Birmingham Southern Model Railroad
Framing and Track
Actual framing of the BSMRR began in June, 2011. The first six months of the year were spent designing the track plan and tearing down an existing layout to make room for the new one. I saved as much of the old track and turnouts that I could, as well as a few structures that would be appropriate for the BSMRR. I was also able to save most of my model of Birmingport to include it in the new layout.
The framing of the layout is nothing new. Since the layout is basically a shelf layout, much of the framing is an open box style that is secured to the walls and supported by angled wood braces where needed. I used L-girders with cross members for the central peninsula. All the framing was done using 1 x 4's and I used 1/2" plywood for the roadbed baseboard. The backdrop is 1/8" hardboard attached directly to the walls. The hardboard is attached to 1x2" supports on the peninsula. I used the same hardboard for the fascia and overhead valences.

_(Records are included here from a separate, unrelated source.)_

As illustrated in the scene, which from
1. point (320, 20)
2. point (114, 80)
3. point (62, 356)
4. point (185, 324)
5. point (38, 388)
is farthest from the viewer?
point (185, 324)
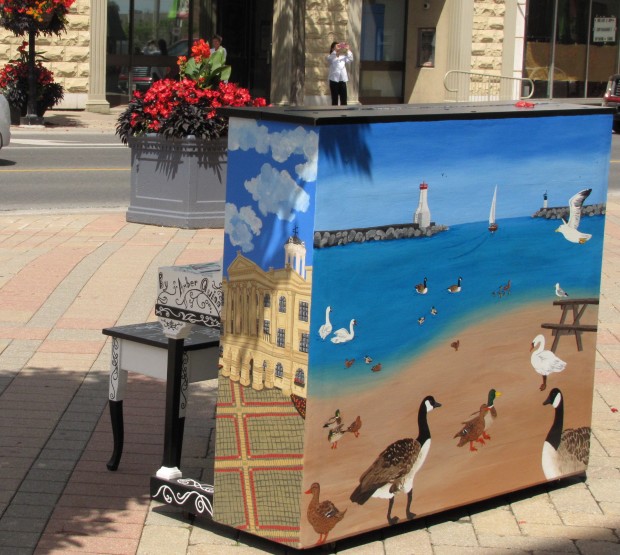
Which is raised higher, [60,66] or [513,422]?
[60,66]

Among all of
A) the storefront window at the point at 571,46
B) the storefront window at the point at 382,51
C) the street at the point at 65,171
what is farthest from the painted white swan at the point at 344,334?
the storefront window at the point at 571,46

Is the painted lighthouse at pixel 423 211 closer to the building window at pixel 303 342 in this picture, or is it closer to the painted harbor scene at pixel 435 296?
the painted harbor scene at pixel 435 296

Most of the layout is flat, but there are two helixes going to a lower level for off-site spurs and the large power plant. Each helix has a 30" radius, rises 16" through 4 turns and has a grade of 2.1%. There are also a couple of slight grade changes on the Birmingham Southern main line in order for the track to go over the west helix to get to Birmingport and the east helix to get to the Oak Grove coal loader. My model of the U. S. Steel Fairfield Tubular Operations plant is also on an elevated area at the end of the central peninsula.
The room lighting is all done with 40 watt equivalent CFL bulbs in standard ceiling sockets mounted to wood strips, that are in turn attached to the ceiling over the track. The bulbs are not dimmable, but they are about 2' apart and unscrewing every other, or third one, can give the effect of early morning or late afternoon. At some point I will change to dimmable LED's, but not until the CFL's are no longer available.
All of the mainline track sits on standard HO scale cork roadbed. I used 1/8" rolled cork for the yards and industrial spurs. The track and turnouts are all code 100. While it may have been more prototypical to use code 83, I had a lot of track and turnouts left from previous layouts that I wasn't going to waste. Once the track is painted and ballasted you really can't tell much of a difference. I also used mostly Atlas Custom Line turnouts. Regardless of what some others have said about Atlas, I have found them to be quite reliable and they are DCC friendly. I do have a few Peco curved turnouts where I need them. Most of my mainline turnouts are powered with Tortoise switch motors. All the others are hand thrown and have Caboose ground throws on them. Some have home made handles to better match the prototype. There is an article in the How-To section on how to make these.